Craft and Landers30 attempted to further clarify this relationship and included only studies in which individuals diagnosed with clinical depression served as participants. Thirty studies were included in that meta-analysis, and an overall mean ES of −0.72 was reported. Several variables related to study quality, subject characteristics, and exercise program characteristics were coded and examined in an attempt to determine potential moderators of this relationship. Interestingly, exercise program characteristics such as duration, intensity, frequency, and mode of exercise did not moderate the effect.

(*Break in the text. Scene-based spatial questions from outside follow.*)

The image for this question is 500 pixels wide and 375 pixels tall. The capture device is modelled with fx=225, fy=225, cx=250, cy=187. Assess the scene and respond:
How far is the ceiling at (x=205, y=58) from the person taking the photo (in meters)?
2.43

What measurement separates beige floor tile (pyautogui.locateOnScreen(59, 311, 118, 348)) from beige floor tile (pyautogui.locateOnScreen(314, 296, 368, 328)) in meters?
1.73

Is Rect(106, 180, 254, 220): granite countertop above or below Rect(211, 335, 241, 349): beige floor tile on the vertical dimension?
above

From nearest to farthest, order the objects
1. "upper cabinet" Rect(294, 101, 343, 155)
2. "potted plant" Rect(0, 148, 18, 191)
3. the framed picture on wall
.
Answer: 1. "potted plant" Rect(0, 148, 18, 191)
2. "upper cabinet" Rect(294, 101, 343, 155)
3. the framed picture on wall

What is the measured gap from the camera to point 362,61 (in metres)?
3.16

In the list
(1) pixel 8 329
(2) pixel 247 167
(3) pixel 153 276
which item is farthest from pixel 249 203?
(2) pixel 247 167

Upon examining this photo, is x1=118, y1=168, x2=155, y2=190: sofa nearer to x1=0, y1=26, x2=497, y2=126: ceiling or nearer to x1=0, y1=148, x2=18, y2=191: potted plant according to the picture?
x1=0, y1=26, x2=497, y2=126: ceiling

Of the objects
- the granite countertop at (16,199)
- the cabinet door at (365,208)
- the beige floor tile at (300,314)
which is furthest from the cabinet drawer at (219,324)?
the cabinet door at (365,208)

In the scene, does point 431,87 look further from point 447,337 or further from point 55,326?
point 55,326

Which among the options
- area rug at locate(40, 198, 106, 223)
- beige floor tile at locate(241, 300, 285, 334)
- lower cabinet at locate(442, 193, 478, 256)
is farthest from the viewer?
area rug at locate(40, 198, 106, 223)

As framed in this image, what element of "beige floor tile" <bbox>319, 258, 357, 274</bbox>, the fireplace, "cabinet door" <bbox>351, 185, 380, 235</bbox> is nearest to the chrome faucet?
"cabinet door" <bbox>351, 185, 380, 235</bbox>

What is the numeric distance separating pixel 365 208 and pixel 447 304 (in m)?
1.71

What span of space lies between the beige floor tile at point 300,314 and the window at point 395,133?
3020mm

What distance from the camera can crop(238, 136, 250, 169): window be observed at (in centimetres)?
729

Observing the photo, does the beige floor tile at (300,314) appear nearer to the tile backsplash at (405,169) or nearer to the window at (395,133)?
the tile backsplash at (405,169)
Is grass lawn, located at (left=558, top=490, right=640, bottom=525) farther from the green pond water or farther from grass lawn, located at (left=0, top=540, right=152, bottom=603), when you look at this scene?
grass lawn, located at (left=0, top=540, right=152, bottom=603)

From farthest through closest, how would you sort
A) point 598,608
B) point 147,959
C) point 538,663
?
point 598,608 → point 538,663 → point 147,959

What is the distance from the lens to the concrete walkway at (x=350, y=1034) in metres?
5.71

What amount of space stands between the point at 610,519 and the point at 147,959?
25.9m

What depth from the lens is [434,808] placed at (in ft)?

In fact, only the length of the exercise program was a significant moderator, with programs 9 weeks or longer being associated with larger reductions in depression. Further, exercise was equally effective across a variety of patient subgroups. For example, subject characteristics such as age, gender, and severity of depression did not emerge as significant moderators. Finally, when compared with other traditional treatments for depression, exercise was just as beneficial and not significantly different from psychotherapy, pharmacologic therapy, and other behavioral interventions.30

Lawlor and Hopker31 more recently conducted a meta-analysis that included only randomized controlled trials of clinically depressed patients. Fourteen studies were included in their meta-analysis. They reported an overall mean ES of −1.1 for exercise interventions compared with no-treatment control groups. Exercise was also as effective as cognitive therapy in alleviating symptoms of depression, with a nonsignificant ES of −0.3 emerging.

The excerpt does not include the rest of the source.